### [Compiti da svolgere]
[1] Rispondi a queste domande sul testo scelto:
(a) In quale data precisa l'opera tornò in voga in epoca moderna?
(b) Quanti solisti conta il cast?
(c) Che tipo di coro si aggiunge ai solisti?
[2] Cita fedelmente dal testo scelto il passo che comincia con "Essendo un’opera atta" e prosegue fino a "semplice. Il perché?".

### [Testo scelto]
━━━
Infatti, l’opera tornò in voga solamente in epoca moderna (se vogliamo essere proprio precisi il 14 agosto 1984) grazie ad un intenso lavoro di ricerca di frammenti operato da un team di musicologi della Fondazione G. Rossini di Pesaro, capitanata da Janet Johnson, la quale fu coadiuvata a sua volta dal musicologo Philip Gossett. L’opera venne rappresentata nello splendido Auditorium Pedrotti del Conservatorio G. Rossini di Pesaro, diretta dal Maestro Claudio Abbado con la regia di Luca Ronconi e la scenografia di Gae Aulenti.

Essendo un’opera atta a celebrare l’incoronazione di un re, per le rappresentazioni al Théatre Italien, dirette dallo stesso Rossini, fu ingaggiato un cast stellare che comprendeva cantanti di estremo successo, tra cui spiccavano Giuditta Pasta, Ester Mombelli, Marco Bordogni e Domenico Donzelli. Anche in tempi più recenti, per la prima riscoperta andata in scena (di fatto dando definitivo lustro alla Rossini Renaissance) a Pesaro. ci fu un cast stellare (Ricciarelli, Gasdia, Valentini Terragni, Ramey, Nucci, Dara, Raimondi solo per citarne alcuni) dal primo all’ultimo interprete. Operazione, quella della composizione del cast, tutt’altro che semplice. Il perché?

Beh, la risposta sta nella dimensione a dir poco mastodontica di quest’ultimo. Ben 14 solisti con ogni tessitura vocale, dalla più acuta alla più profonda, con linguaggi e stili vocali differenti e disparati: bisognava sempre far colpo su un Re!

A tutti questi solisti non possiamo far mancare un coro di voci miste, abbondantemente presenti in tutta la composizione.
━━━
### [Sezione dati]
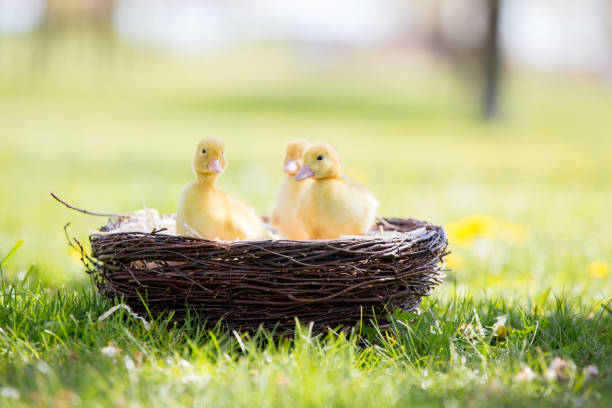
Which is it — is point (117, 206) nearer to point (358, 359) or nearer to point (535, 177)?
point (358, 359)

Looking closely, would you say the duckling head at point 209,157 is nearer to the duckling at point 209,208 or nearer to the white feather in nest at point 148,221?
the duckling at point 209,208

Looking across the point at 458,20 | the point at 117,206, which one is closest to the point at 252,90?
the point at 458,20

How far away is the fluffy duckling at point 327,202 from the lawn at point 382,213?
51cm

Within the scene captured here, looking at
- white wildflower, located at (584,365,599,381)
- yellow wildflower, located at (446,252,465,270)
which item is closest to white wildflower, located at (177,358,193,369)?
white wildflower, located at (584,365,599,381)

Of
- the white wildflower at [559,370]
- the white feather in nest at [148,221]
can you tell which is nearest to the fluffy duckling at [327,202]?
the white feather in nest at [148,221]

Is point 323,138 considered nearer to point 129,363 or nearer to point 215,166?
point 215,166

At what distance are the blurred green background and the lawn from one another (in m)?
0.05

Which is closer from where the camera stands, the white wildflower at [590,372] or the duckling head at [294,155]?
the white wildflower at [590,372]

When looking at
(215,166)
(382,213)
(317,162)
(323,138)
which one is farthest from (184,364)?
(323,138)

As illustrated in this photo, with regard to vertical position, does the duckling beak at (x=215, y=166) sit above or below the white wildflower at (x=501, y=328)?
above

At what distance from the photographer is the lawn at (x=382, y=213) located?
85.3 inches

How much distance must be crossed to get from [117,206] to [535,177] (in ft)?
21.8

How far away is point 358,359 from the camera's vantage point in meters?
2.53

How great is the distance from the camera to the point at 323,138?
14.3 metres
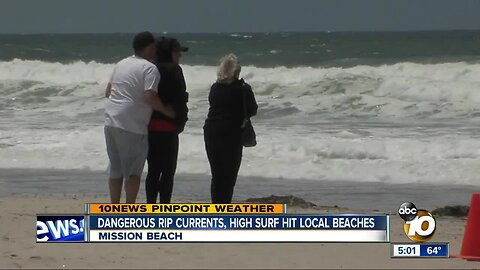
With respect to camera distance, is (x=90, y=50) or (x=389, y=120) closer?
(x=389, y=120)

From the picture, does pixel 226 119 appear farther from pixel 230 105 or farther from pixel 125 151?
pixel 125 151

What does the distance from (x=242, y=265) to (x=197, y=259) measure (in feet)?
1.00

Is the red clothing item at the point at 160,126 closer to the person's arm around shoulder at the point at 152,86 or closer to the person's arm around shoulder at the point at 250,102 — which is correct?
the person's arm around shoulder at the point at 152,86

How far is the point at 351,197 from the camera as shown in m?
9.99

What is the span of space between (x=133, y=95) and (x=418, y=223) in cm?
212

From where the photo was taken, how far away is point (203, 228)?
617cm

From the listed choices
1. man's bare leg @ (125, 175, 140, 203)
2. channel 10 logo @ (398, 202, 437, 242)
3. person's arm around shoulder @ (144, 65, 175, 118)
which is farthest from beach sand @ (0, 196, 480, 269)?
person's arm around shoulder @ (144, 65, 175, 118)

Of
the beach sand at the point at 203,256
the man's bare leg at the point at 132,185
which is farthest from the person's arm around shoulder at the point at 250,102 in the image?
the beach sand at the point at 203,256

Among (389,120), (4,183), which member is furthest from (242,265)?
(389,120)

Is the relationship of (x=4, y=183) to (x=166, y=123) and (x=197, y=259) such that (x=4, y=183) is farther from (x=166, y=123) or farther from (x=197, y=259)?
(x=197, y=259)

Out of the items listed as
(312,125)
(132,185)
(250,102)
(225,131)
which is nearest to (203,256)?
(132,185)

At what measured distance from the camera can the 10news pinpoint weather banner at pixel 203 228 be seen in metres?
6.17

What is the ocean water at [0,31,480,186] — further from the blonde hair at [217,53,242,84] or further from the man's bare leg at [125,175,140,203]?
the man's bare leg at [125,175,140,203]

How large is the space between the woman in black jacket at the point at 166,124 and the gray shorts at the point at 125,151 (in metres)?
0.20
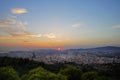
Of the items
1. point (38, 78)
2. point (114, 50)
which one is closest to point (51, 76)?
point (38, 78)

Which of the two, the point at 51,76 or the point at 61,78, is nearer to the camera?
━━━
### [Risposte scritte]
[1]
(a) Il 14 agosto 1984.
(b) Quattordici solisti.
(c) Un coro di voci miste.

[2]
Essendo un’opera atta a celebrare l’incoronazione di un re, per le rappresentazioni al Théatre Italien, dirette dallo stesso Rossini, fu ingaggiato un cast stellare che comprendeva cantanti di estremo successo, tra cui spiccavano Giuditta Pasta, Ester Mombelli, Marco Bordogni e Domenico Donzelli. Anche in tempi più recenti, per la prima riscoperta andata in scena (di fatto dando definitivo lustro alla Rossini Renaissance) a Pesaro. ci fu un cast stellare (Ricciarelli, Gasdia, Valentini Terragni, Ramey, Nucci, Dara, Raimondi solo per citarne alcuni) dal primo all’ultimo interprete. Operazione, quella della composizione del cast, tutt’altro che semplice. Il perché?